The weight, $X$ grams, of soup put in a tin by machine A is normally distributed with a mean of 160 g and a standard deviation of 5 g - Edexcel - A-Level Maths: Statistics - Question 8 - 2011 - Paper 1

To find $w$ such that $P(X < w) = 0.01$, first we standardize: $P(X < w) = P\left(Z < \frac{w - \mu}{\sigma}\right)$

Setting this equal to 0.01: $\frac{w - 160}{5} = Z_{0.01}$

From standard normal distribution tables, we find that: $Z_{0.01} \approx -2.326$

Now, rearranging gives: $w - 160 = -2.326 \cdot 5$

Calculating: $w - 160 \approx -11.63$

Thus, $w \approx 148.37$

Hence, $w$ is approximately 148.37 grams.

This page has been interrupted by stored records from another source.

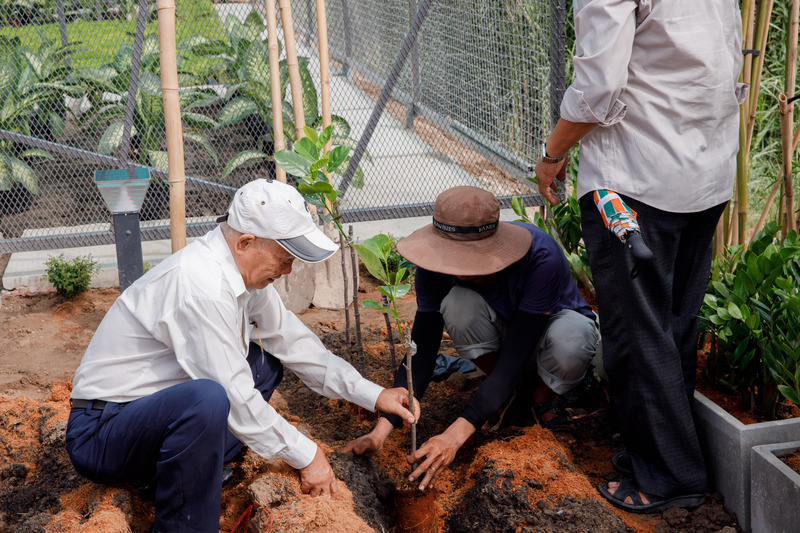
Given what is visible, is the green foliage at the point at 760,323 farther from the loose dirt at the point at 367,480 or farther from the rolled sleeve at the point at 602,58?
the rolled sleeve at the point at 602,58

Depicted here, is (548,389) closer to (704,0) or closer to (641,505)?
(641,505)

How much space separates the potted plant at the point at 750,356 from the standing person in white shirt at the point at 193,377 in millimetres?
1253

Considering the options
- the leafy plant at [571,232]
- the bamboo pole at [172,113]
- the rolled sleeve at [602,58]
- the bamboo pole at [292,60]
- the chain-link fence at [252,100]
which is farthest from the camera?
the chain-link fence at [252,100]

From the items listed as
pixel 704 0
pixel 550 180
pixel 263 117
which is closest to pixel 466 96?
pixel 263 117

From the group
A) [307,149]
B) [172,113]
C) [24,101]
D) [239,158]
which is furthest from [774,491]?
[24,101]

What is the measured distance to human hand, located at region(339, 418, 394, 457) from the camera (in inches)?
94.4

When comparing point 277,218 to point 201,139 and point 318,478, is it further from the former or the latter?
point 201,139

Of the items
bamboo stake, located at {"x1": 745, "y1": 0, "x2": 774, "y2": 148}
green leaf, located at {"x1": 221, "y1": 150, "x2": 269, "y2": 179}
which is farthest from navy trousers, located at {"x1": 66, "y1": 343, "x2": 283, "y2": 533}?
green leaf, located at {"x1": 221, "y1": 150, "x2": 269, "y2": 179}

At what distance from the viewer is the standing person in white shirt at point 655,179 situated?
1941mm

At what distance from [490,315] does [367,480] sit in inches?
30.2

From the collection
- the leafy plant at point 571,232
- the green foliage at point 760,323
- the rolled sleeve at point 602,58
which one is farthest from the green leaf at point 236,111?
the green foliage at point 760,323

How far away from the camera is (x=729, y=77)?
2.05m

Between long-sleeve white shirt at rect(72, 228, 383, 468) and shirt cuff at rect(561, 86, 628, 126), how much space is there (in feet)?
3.57

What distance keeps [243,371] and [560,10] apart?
3.05 metres
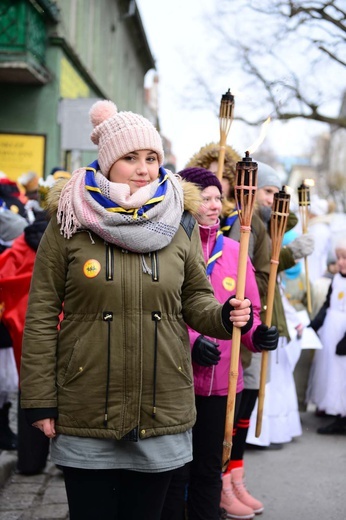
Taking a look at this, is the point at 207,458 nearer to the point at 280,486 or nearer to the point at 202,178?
the point at 202,178

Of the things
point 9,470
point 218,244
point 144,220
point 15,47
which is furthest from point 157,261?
point 15,47

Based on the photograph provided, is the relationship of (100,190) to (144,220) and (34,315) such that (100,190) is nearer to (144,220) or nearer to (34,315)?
(144,220)

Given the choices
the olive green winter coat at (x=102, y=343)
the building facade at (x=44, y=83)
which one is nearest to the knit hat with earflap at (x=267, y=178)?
the olive green winter coat at (x=102, y=343)

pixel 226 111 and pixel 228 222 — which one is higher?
pixel 226 111

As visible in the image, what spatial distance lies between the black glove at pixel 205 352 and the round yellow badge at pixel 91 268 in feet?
2.69

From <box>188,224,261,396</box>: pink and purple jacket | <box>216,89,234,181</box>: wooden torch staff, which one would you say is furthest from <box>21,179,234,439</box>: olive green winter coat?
<box>216,89,234,181</box>: wooden torch staff

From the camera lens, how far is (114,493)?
9.99ft

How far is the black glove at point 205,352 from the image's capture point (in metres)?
3.55

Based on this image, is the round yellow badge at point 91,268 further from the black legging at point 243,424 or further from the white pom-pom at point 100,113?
the black legging at point 243,424

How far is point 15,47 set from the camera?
1310cm

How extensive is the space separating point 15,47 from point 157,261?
1092cm

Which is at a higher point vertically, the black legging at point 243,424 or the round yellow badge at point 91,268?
the round yellow badge at point 91,268

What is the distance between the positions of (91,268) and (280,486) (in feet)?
10.8

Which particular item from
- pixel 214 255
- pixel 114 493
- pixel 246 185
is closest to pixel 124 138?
pixel 246 185
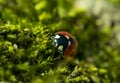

We need to establish the values of $\mu$ and $\sigma$ based on the probabilities provided.

1. Finding $\mu$: From $P(Y < 160) = 0.99$, we standardize: $P\left(Z < \frac{160 - \mu}{\sigma}\right) = 0.99$ Therefore, using the Z-table: $\frac{160 - \mu}{\sigma} \approx 2.33$

2. Finding $\sigma$: From $P(Y > 152) = 0.90$, we have: $P(Y < 152) = 0.10$ Standardizing gives: $P\left(Z < \frac{152 - \mu}{\sigma}\right) = 0.10$ Therefore: $\frac{152 - \mu}{\sigma} \approx -1.281$

Now we have a system of equations:

1. $\frac{160 - \mu}{\sigma} = 2.33 \Rightarrow 160 - \mu = 2.33\sigma$
2. $\frac{152 - \mu}{\sigma} = -1.281 \Rightarrow 152 - \mu = -1.281\sigma$

Solving these:

1. $\mu = 160 - 2.33\sigma$
2. $\mu = 152 + 1.281\sigma$

Setting these equal: $160 - 2.33\sigma = 152 + 1.281\sigma$ $8 = 3.611\sigma$ $\sigma \approx 2.21$

Substituting back to find $\mu$: $\mu = 160 - 2.33(2.21) \approx 154.84$

Hence, the values are: $\mu \approx 154.84$ and $\sigma \approx 2.21$.